Pengetahuan akan membuat orang lebih memahami. Ilmu membuat orang jauh lebih mumpuni. Namun akan lebih handal lagi jika diperkaya dengan jam terbang. Begitu juga dengan profesi sebagai psikolog.
Sebagian dari kita pasti pernah mengamati para psikolog dalam melakukan akasi, baik ketika melakukan asesmen maupun ketika memberikan intervensi atau perlakuan untuk mengatasi berbagai persoalan. Diantara kita mungkin berkomentar, “Wah hebat ya, baru lihat sekilas orangnya langsung bisa menceritakan dengan detil luar dalamnya”, atau komentar “Baru bertemu setengah jam saja, orang yang tadinya bermasalah berubah jadi lebih berdaya. Wah, hebatnya..!”. Pernah mengalami yang seperti ini?
Namun di sisi lain, ada juga komentar yang tak asing lagi di telinga, semacam “Kok sudah sekian tahun kuliah, rasanya masih kagok dalam mengenali orang, apalagi memberi bantuan”. Komentar yang ini berhubungan dengan ilmu yang dienyam di bangku kuliah. Mungkin ada banyak mahasiswa yang menghentikan ilmunya hanya sampai di penghujung ujian. Pasca IP di tangan, ilmunya tak sedikitpun yang nyantol di kepala. Mengalami yang seperti ini?
Lalu apa hubungannya antara menjadi psikolog handal dengan hasil perkuliahan? Hubungannya…. Jangan berkecil hati jika memang Anda mengalami diantara persoalan yang dicontohkan sebelumnya. Misalnya, merasa tidak handal dibanding temannya, atau selepas lulus kuliah merasa dirinya psikolog yang biasa-biasa saja.
Untuk menjadi ahli, psikolog memang harus ‘berkubang’ dengan pekerjaannya, larut dalam pekerjaan dengan hatinya. Idealnya, psikolog sudah larut dalam bidangnya semenjak menetapkan diri akan menempuh studi di psikologi. Jadi, calon psikolog sudah larut dengan buku-buku (dan sumber pengetahuan lain) yang sangat terhubung erat dengan bidangnya, melakukan berbagai penelitian yang sesuai dengan minatnya di psikologi, sampai berkutat dengan kasus yang dihadapi klien saat sudah menjadikan psikologi sebagai profesi nanti.

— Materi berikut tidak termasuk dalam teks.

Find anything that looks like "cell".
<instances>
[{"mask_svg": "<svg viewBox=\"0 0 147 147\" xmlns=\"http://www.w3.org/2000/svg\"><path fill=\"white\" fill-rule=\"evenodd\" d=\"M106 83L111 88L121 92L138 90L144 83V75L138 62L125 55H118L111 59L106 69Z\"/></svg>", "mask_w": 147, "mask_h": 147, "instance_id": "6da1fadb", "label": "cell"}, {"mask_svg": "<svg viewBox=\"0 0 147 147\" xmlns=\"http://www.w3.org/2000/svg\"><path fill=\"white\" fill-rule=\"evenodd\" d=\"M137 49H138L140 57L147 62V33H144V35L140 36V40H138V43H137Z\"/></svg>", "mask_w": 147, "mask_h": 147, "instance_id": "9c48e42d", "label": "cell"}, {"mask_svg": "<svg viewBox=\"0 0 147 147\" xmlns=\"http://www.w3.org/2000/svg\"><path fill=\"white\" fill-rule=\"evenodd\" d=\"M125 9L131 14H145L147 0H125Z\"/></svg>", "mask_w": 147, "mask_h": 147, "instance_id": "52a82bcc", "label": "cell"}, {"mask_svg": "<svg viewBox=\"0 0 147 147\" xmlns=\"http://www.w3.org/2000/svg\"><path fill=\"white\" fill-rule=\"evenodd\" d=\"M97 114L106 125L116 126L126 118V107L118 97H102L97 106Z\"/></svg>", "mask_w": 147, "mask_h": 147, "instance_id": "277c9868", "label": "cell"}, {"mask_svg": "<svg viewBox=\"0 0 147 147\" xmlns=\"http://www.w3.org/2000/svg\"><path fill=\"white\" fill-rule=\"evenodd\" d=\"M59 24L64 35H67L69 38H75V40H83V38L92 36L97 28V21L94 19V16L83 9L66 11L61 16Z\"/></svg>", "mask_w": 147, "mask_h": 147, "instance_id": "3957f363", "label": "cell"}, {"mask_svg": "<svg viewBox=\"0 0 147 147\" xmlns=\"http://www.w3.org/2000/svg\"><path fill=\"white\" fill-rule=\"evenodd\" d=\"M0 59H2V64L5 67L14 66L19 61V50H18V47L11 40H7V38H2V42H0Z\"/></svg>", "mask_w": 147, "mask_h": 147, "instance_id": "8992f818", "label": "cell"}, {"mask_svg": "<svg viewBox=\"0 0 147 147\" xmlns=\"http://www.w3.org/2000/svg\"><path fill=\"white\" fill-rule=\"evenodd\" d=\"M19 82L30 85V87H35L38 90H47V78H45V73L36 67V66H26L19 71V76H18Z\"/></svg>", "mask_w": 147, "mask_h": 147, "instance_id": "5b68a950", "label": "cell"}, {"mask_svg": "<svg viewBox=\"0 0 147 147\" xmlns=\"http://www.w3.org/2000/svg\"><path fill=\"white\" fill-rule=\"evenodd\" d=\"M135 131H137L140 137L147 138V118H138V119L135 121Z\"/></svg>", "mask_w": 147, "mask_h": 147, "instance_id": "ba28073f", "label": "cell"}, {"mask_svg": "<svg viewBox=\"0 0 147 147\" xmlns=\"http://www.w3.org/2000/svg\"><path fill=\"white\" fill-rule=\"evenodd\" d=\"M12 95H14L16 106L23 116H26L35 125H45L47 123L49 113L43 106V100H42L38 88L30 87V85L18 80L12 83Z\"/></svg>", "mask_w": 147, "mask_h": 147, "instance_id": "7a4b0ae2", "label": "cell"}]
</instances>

Menjadi ahli adalah perpaduan antara teori dan praktek. Bisa dimaklumi jika masih mahasiswa, kita menggunakan buku atau modul psikologi sebagaimana layaknya primbon saja. Ambil contoh saja sebagian mahasiswa profesi psikologi, menganalisis hasil tes dengan melihat satu per satu skor dan memasangkan dengan panduan yang ada di buku yang telah dipelajarinya. Tak mengapa, toh masih dalam taraf belajar juga. Namun ketika masih melakukan cara yang seperti ini, ada baiknya kalau di bawah bimbingan atau supervisi.
Namun ketika sudah menjadi psikolog, seiring berjalannya waktu dan banyaknya klien yang ditangani, percayalah bahwa psikolog lama-lama tak perlu lagi memperlakukan bukunya seperti primbon. Tak perlu lagi melihat satu per satu fenomena dan mencocokkan dengan panduan dalam bukunya. Ketika jam terbang sudah semakin tinggi, maka kepekaan kita akan terasah. Ketika melihat orang, bercakap dengannya, melihat hasil tesnya, bahkan ketika memberikan bantuan dalam bentuk konseling atau terapi, semua akan terasa mudah.
Hal ini adalah buah perkawinan antara ilmu dan pengalaman. Jika dirumuskan, mungkin begini jadinya: Keahlian/Kehandalan = Ilmu + Pengalaman (Jam Terbang). Namun demikian, seperti yang sudah disinggung sebelumnya, rumus itu tak akan berjalan efektif tanpa totalitas atau pelibatan hati dalam setiap aksi yang kita lakukan. Seorang psikolog harus total dalam belajar dan total dalam mengaplikasikan. Maka percayalah, kita akan menjadi semakin ahli di bidang kita.
Nah, sekarang, apakah Anda sudah menjadi psikolog yang mengawinkan ilmu dan pengalaman dengan bekerja secara total?